### [Selected passage]

START

EDITOR'S NOTE: No central bank wants to see a viable monetary threat challenge its supremacy. Neither does it want to see an emerging technology disrupt it on its own turf. Although central banks scoffed at the idea that a privately-issued currency would compete with their monetary regime, that tune changed quickly when stablecoins became a prominent substitute for fiat (however misguided that thought may have been). Perhaps it’s no surprise that the Federal Reserve has been closely studying Bitcoin’s Lightning Network. You’re familiar with the Sun Tzu maxim “know thy enemy and know yourself.” While Bitcoin’s promise of monetary independence may have been quashed by the weight of its own recent failures, its technologies may prove beneficial to the Fed as it attempts to get its own Central Bank Digital Currency (CBDC) off the ground. The article you’re about to read is a critical deep dive into the Fed’s most recent crypto study. We can dismiss the HODLers who believe that Bitcoin may one day become the future of money. But we should take seriously the Fed’s attempt at developing a CBDC. For if it becomes a tool in the government’s war on cash, then we can say goodbye to our financial privacy, freedom, and agency.
Bitcoin is the FED’s new favorite subject. Fresh from the Federal Reserve Bank of St. Louis measuring inflation in BTC terms, comes the Federal Reserve Bank of Cleveland with a study titled “The Lightning Network: Turning Bitcoin into Money.” A thorough investigation that unfortunately only “covers the period January 1, 2017, to September 5, 2019,” their conclusions are far from surprising.
“We find a significant association between LN adoption and reduced blockchain congestion, suggesting that the LN has helped improve the efficiency of Bitcoin as a means of payment. This improvement cannot be explained by other factors, such as changes in demand or the adoption of SegWit.”
What’s surprising here, though, is that the FED is looking into bitcoin’s Lightning Network. And has positive things to say about it. What exactly is going on here? Let’s check what they found to see if it gives us any clues.
BTC price chart for 07/14/2022 on Timex | Source: BTC/USD on TradingView.com
The FED’s Most Interesting Observations
- “We find that adoption of the Lightning Network has led to a reduction in Bitcoin blockchain congestion and lower mining fees.”
Well FED, that’s exactly the objective. Could the “lower mining fees” affect the project in the long run as altcoin fanatics love to say? Maybe in 50 to 100 years. For now, the miners’ rewards are guaranteed.
- “We find limited evidence that greater centralization of the network is associated with lower fees.”
Good to know, FED!
- “Recent episodes of high congestion, especially in early 2021, suggest that the LN is not a panacea.”
In this study, every little sentence is sourced… except for this one. Why is that, FED?
- “Less blockchain congestion may mean lower barriers to arbitrage across cryptocurrency exchanges, thereby improving market liquidity.”

END

### [Written problem 1]
Copy the entries word for word, starting at the line that contains "Does the image" and continuing through the final line of the entries.

### [Provided material]
START

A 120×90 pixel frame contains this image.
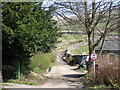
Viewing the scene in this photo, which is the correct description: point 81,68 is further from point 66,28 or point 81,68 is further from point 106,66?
point 106,66

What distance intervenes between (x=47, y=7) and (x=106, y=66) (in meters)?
6.09

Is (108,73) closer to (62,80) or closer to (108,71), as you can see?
(108,71)

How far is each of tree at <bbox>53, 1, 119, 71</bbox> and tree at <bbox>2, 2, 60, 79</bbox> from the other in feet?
7.26

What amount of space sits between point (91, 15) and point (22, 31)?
20.5 ft

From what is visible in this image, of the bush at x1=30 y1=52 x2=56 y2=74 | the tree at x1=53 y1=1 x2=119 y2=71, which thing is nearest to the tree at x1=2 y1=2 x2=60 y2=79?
the tree at x1=53 y1=1 x2=119 y2=71

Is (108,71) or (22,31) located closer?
(108,71)

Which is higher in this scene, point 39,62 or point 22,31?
point 22,31

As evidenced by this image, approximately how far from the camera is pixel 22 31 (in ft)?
35.6

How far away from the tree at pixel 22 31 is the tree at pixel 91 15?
7.26ft

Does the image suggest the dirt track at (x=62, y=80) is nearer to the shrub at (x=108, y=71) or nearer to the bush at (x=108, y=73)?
the bush at (x=108, y=73)

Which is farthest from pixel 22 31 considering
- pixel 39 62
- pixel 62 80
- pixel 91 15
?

END

### [Written problem 2]
In the article on the Fed's Lightning Network study, list every quoted statement from the study that appears as a bullet point.

### [Written solution 1]
Does the image suggest the dirt track at (x=62, y=80) is nearer to the shrub at (x=108, y=71) or nearer to the bush at (x=108, y=73)?
the bush at (x=108, y=73)

Which is farthest from pixel 22 31 considering
- pixel 39 62
- pixel 62 80
- pixel 91 15
?

### [Written solution 2]
- "We find that adoption of the Lightning Network has led to a reduction in Bitcoin blockchain congestion and lower mining fees."
- "We find limited evidence that greater centralization of the network is associated with lower fees."
- "Recent episodes of high congestion, especially in early 2021, suggest that the LN is not a panacea."
- "Less blockchain congestion may mean lower barriers to arbitrage across cryptocurrency exchanges, thereby improving market liquidity."